Very good! And the equation you are asking about is (y''')^(4/3)+ (y')^{1/5)+ y= 0.

What is the highest order derivative?
What is its power?

(Your text may require integer powers. To get rid of the fractional powers, you would have to take the 15th power of both sides. What is the power of the highest order derivative then? You do not need to actually do the entire multiplication to answer that.)
 
...To get rid of the fractional powers, you would have to take the 15th power of both sides. What is the power of the highest order derivative then? You do not need to actually do the entire multiplication to answer that.)
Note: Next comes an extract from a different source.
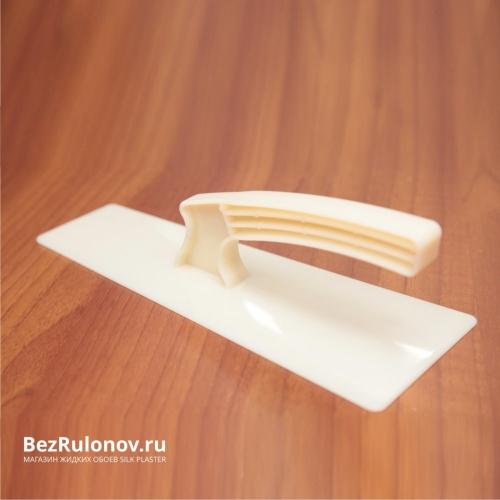 Кельма silk plaster маленькая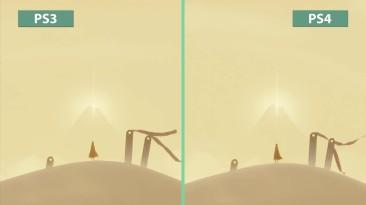 """Journey """"Детальное сравнение на PS3 vs. PS4"""""""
I don't think this would work. Please see the photo in post#3. Fractional powers will remain after raising to the 15th power.

I can't currently think of a way to solve this. Perhaps a substitution might be possible to remove the fractional powers, but I'm not sure what substitution would do the trick.
 
Fractional powers will remain but that is not relevant. The highest power of the highest derivative, y''', will be \(\displaystyle ((y''')^{4/3})^{15}= (y''')^{4(5)}= (y''')^{20}\).
 
Fractional powers will remain but that is not relevant. The highest power of the highest derivative, y''', will be \(\displaystyle ((y''')^{4/3})^{15}= (y''')^{4(5)}= (y''')^{20}\).
Hmmm, why not cube then, if the remaining powers don't matter? \(\displaystyle ((y''')^{4/3})^{3}= (y''')^{4}\).
 
(y''')^(4/3)+ (y')^{1/5)+ y= 0.

(y''')^(4/3) = -[ (y')^{1/5)+ y]

(y''')^(4) = -[ (y')^[3/5)+ y^3 + 3*y^2*(y')^(1/5) +3*y*(y')^(2/5)]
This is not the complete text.